▶ Written problem: Print all of the entries exactly, minus the pictures.

▶ Record list:
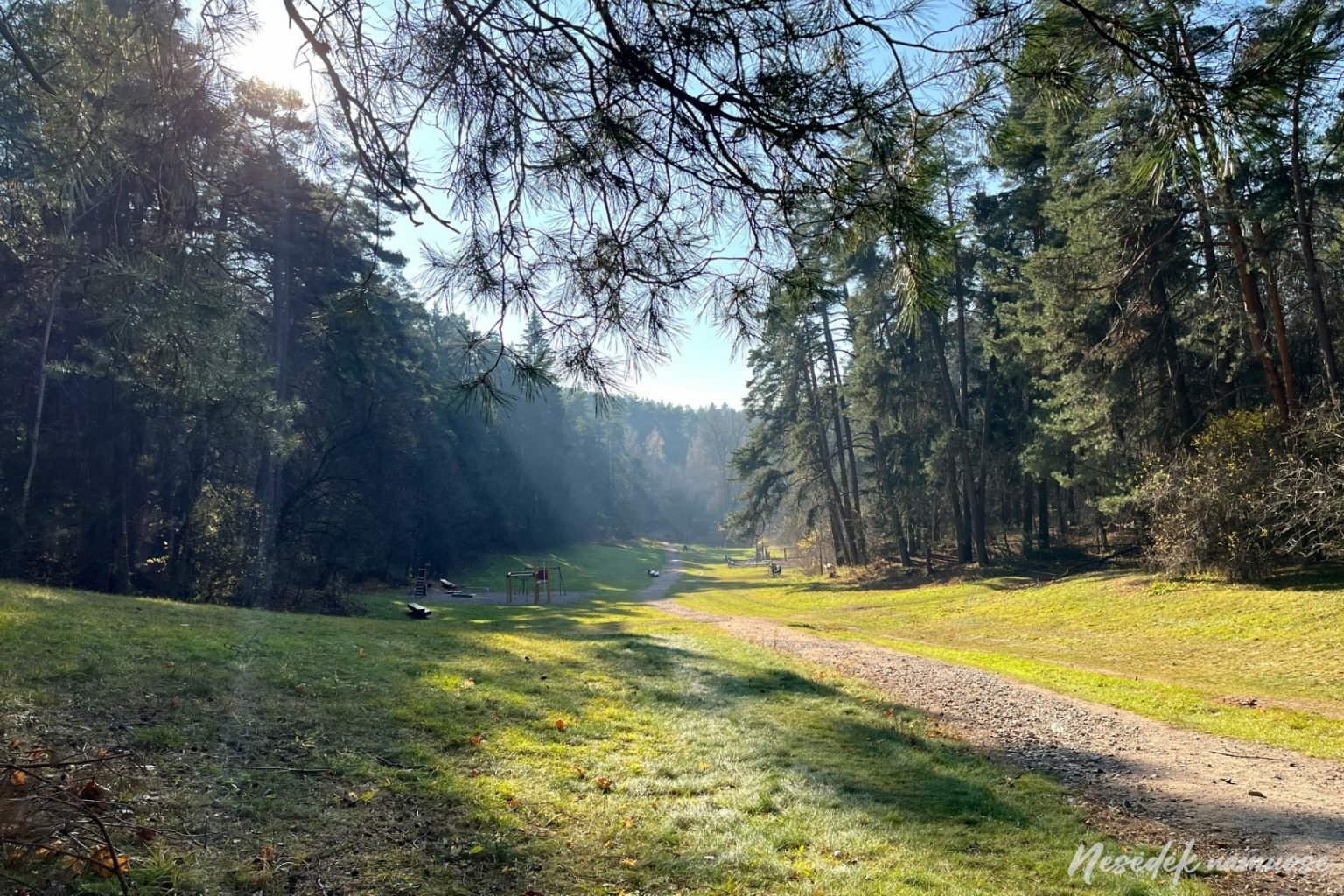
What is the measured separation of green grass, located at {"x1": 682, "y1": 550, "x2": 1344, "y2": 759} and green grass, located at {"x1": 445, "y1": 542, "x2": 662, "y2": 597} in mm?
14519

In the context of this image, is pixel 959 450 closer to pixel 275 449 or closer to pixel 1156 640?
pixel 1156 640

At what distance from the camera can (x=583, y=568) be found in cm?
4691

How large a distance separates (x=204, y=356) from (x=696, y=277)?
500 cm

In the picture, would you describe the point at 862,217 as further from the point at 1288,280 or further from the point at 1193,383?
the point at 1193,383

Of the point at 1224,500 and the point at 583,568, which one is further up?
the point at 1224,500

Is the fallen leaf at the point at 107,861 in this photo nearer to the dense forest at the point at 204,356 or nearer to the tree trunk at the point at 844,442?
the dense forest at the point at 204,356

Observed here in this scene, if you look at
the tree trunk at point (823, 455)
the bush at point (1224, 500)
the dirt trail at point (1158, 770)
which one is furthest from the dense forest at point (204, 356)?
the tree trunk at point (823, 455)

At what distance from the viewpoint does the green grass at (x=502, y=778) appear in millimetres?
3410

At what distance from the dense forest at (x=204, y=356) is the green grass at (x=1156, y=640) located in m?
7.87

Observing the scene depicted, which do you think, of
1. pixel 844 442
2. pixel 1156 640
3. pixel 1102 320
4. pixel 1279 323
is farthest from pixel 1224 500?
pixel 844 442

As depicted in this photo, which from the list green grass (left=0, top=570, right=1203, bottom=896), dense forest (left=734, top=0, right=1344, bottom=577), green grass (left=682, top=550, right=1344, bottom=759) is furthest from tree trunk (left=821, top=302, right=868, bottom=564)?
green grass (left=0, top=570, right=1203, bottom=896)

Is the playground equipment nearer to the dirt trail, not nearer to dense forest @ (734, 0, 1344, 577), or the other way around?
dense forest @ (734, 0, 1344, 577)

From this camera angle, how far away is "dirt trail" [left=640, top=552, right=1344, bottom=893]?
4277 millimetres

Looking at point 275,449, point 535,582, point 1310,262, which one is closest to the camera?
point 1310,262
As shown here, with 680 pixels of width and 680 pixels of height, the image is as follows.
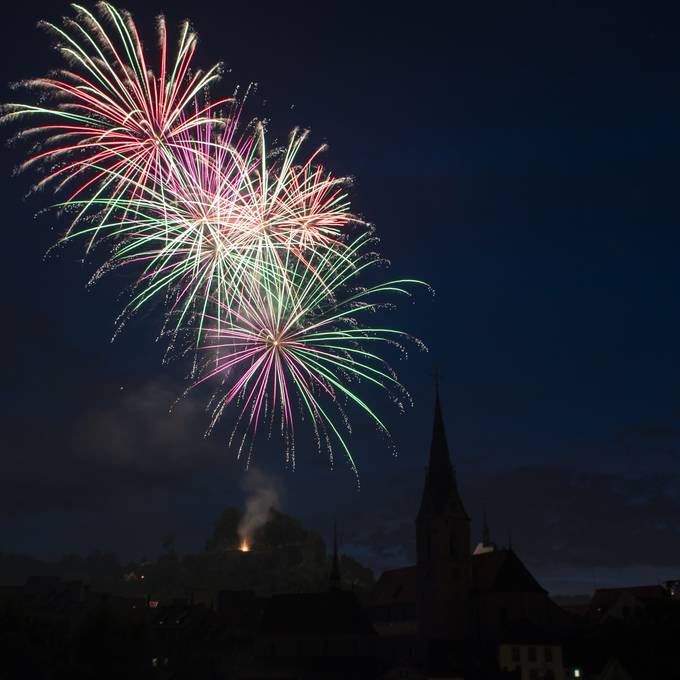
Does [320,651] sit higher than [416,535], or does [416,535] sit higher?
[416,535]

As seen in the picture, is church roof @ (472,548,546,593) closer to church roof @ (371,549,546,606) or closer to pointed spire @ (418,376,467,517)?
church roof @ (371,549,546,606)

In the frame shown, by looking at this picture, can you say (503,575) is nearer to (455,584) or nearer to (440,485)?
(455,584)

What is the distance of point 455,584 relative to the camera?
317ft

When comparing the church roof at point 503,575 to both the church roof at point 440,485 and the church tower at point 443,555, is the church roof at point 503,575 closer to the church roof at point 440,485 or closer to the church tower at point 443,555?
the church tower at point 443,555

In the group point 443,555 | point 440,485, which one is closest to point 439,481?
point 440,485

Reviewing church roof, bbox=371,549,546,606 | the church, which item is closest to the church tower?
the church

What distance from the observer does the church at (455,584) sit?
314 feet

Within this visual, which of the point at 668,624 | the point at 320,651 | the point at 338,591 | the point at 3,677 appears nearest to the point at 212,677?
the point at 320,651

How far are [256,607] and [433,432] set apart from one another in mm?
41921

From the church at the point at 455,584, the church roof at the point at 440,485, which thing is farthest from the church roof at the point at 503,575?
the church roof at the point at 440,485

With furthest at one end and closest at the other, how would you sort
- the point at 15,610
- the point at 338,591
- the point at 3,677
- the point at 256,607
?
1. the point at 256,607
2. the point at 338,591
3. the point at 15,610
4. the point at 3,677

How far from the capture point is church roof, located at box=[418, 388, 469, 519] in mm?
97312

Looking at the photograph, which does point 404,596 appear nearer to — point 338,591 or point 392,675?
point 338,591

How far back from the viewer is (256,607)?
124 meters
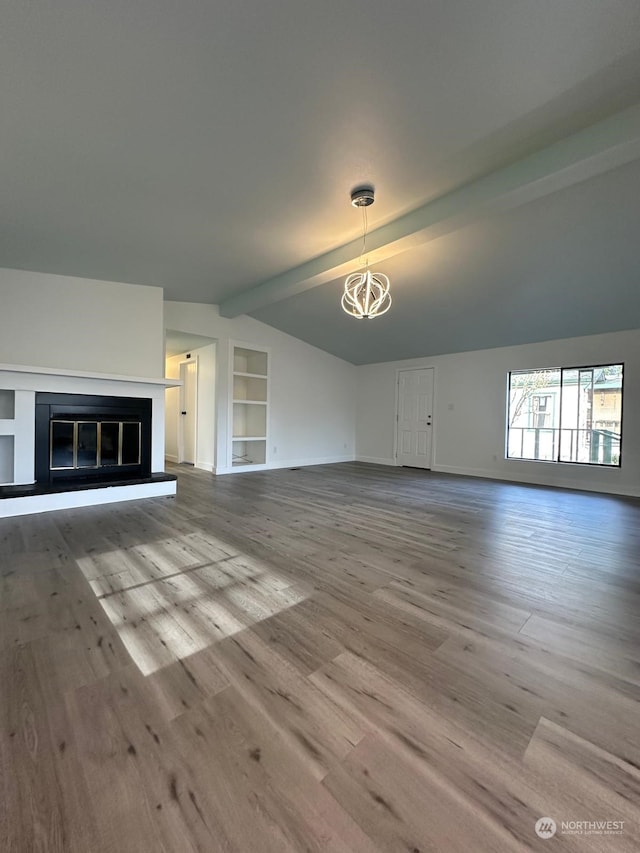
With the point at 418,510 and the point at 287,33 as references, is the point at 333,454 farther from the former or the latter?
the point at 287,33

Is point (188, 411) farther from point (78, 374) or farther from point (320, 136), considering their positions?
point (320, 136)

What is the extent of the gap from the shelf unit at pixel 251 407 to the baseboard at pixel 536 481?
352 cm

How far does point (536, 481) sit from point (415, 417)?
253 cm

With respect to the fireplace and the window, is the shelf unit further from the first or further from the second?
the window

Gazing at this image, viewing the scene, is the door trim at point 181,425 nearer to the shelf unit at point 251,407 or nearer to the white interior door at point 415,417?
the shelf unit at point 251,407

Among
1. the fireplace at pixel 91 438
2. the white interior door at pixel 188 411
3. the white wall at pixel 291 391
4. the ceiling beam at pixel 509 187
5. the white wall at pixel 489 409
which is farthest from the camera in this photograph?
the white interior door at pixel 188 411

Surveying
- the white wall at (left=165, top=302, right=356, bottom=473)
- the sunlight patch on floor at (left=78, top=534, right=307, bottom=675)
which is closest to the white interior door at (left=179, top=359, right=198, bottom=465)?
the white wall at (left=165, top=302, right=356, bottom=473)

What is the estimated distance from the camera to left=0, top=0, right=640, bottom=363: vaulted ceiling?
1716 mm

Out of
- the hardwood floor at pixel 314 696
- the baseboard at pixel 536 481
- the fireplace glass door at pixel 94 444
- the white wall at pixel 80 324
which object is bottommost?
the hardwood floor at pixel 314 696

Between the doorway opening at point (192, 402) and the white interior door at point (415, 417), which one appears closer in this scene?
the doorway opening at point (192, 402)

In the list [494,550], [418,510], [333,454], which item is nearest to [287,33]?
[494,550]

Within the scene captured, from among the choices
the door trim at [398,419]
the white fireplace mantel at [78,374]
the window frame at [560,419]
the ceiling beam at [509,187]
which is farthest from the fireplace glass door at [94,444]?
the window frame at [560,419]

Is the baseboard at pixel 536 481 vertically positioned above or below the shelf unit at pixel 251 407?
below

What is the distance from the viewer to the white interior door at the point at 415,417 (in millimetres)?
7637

▶ Finished answer:
What is the measured separation of green grass, located at {"x1": 682, "y1": 550, "x2": 1344, "y2": 759} and green grass, located at {"x1": 445, "y1": 542, "x2": 662, "y2": 597} in mm?
14519

In the context of this image, is pixel 959 450 closer to pixel 275 449 or closer to pixel 1156 640?
pixel 1156 640

At what distance from the camera can (x=583, y=568) be found in cm?
4691

How large a distance separates (x=204, y=356) from (x=696, y=277)?
500 cm

In the picture, would you describe the point at 862,217 as further from the point at 1288,280 or further from the point at 1193,383?
the point at 1193,383

Of the point at 1224,500 and the point at 583,568, which one is further up?
the point at 1224,500

Is the fallen leaf at the point at 107,861 in this photo nearer to the dense forest at the point at 204,356 or nearer to the tree trunk at the point at 844,442?
the dense forest at the point at 204,356

Observed here in this scene, if you look at
the tree trunk at point (823, 455)
the bush at point (1224, 500)
the dirt trail at point (1158, 770)
which one is furthest from the dense forest at point (204, 356)?
the tree trunk at point (823, 455)

At what distance from the viewpoint does the green grass at (x=502, y=778) appear in millimetres?
3410

At what distance from the dense forest at (x=204, y=356) is the green grass at (x=1156, y=640) located in m?
7.87

Observing the scene depicted, which do you think, of
1. pixel 844 442
2. pixel 1156 640
3. pixel 1102 320
4. pixel 1279 323
is farthest from pixel 1224 500?
pixel 844 442

As depicted in this photo, which from the list green grass (left=0, top=570, right=1203, bottom=896), dense forest (left=734, top=0, right=1344, bottom=577), green grass (left=682, top=550, right=1344, bottom=759) is furthest from tree trunk (left=821, top=302, right=868, bottom=564)?
green grass (left=0, top=570, right=1203, bottom=896)

Is the playground equipment nearer to the dirt trail, not nearer to dense forest @ (734, 0, 1344, 577), or the other way around?
dense forest @ (734, 0, 1344, 577)

From this camera angle, how far away is "dirt trail" [left=640, top=552, right=1344, bottom=893]?
4277 millimetres

Looking at point 275,449, point 535,582, point 1310,262, which one is closest to the camera?
point 1310,262
As shown here, with 680 pixels of width and 680 pixels of height, the image is as follows.
Does [320,651] sit higher than [416,535], or does [416,535] sit higher?
[416,535]

As seen in the picture, is church roof @ (472,548,546,593) closer to church roof @ (371,549,546,606) or closer to pointed spire @ (418,376,467,517)?
church roof @ (371,549,546,606)

In the frame shown, by looking at this picture, can you say (503,575) is nearer to (455,584) or nearer to (440,485)?
(455,584)

What is the distance of point 455,584 relative to the camera?
317ft

When comparing the church roof at point 503,575 to both the church roof at point 440,485 and the church tower at point 443,555, is the church roof at point 503,575 closer to the church roof at point 440,485 or closer to the church tower at point 443,555?
the church tower at point 443,555

In the group point 443,555 | point 440,485, which one is closest to point 439,481?
point 440,485

Reviewing church roof, bbox=371,549,546,606 | the church, which item is closest to the church tower?
the church

What distance from the observer does the church at (455,584) sit?
314 feet

Within this visual, which of the point at 668,624 | the point at 320,651 | the point at 338,591 | the point at 3,677 appears nearest to the point at 212,677?
the point at 320,651

How far are [256,607] and [433,432] set apart from one another in mm?
41921

From the church at the point at 455,584, the church roof at the point at 440,485, which thing is farthest from the church roof at the point at 503,575?
the church roof at the point at 440,485

With furthest at one end and closest at the other, how would you sort
- the point at 15,610
- the point at 338,591
- the point at 3,677
- the point at 256,607
?
1. the point at 256,607
2. the point at 338,591
3. the point at 15,610
4. the point at 3,677

How far from the capture point is church roof, located at box=[418, 388, 469, 519] in mm?
97312

Looking at the photograph, which does point 404,596 appear nearer to — point 338,591 or point 392,675?
point 338,591

How far back from the viewer is (256,607)?
124 meters
With the point at 418,510 and the point at 287,33 as references, is the point at 333,454 farther from the former or the latter?
the point at 287,33

Is point (188, 411) farther from point (78, 374) or farther from point (320, 136), considering their positions?
point (320, 136)

What is the extent of the gap from the shelf unit at pixel 251 407 to the baseboard at pixel 536 481?
352 cm

How far does point (536, 481) sit from point (415, 417)?
253 cm

With respect to the fireplace and the window, is the shelf unit further from the first or further from the second?
the window

Gazing at this image, viewing the scene, is the door trim at point 181,425 nearer to the shelf unit at point 251,407 or nearer to the white interior door at point 415,417?
the shelf unit at point 251,407

Among
1. the fireplace at pixel 91 438
2. the white interior door at pixel 188 411
3. the white wall at pixel 291 391
4. the ceiling beam at pixel 509 187
5. the white wall at pixel 489 409
which is farthest from the camera in this photograph?
the white interior door at pixel 188 411

Surveying
- the white wall at (left=165, top=302, right=356, bottom=473)
- the sunlight patch on floor at (left=78, top=534, right=307, bottom=675)
which is closest to the white interior door at (left=179, top=359, right=198, bottom=465)?
the white wall at (left=165, top=302, right=356, bottom=473)

What is the estimated distance from the camera to left=0, top=0, right=640, bottom=363: vaulted ceiling?
1716 mm

Out of
- the hardwood floor at pixel 314 696
- the baseboard at pixel 536 481
- the fireplace glass door at pixel 94 444
- the white wall at pixel 80 324
which object is bottommost?
the hardwood floor at pixel 314 696

Between the doorway opening at point (192, 402) and the white interior door at point (415, 417), which one appears closer in this scene?
the doorway opening at point (192, 402)

In the list [494,550], [418,510], [333,454], which item is nearest to [287,33]?
[494,550]

Within the scene captured, from among the choices
the door trim at [398,419]
the white fireplace mantel at [78,374]
the window frame at [560,419]
the ceiling beam at [509,187]
which is farthest from the fireplace glass door at [94,444]?
the window frame at [560,419]

Is the baseboard at pixel 536 481 vertically positioned above or below the shelf unit at pixel 251 407?
below

What is the distance from the viewer to the white interior door at the point at 415,417 (in millimetres)?
7637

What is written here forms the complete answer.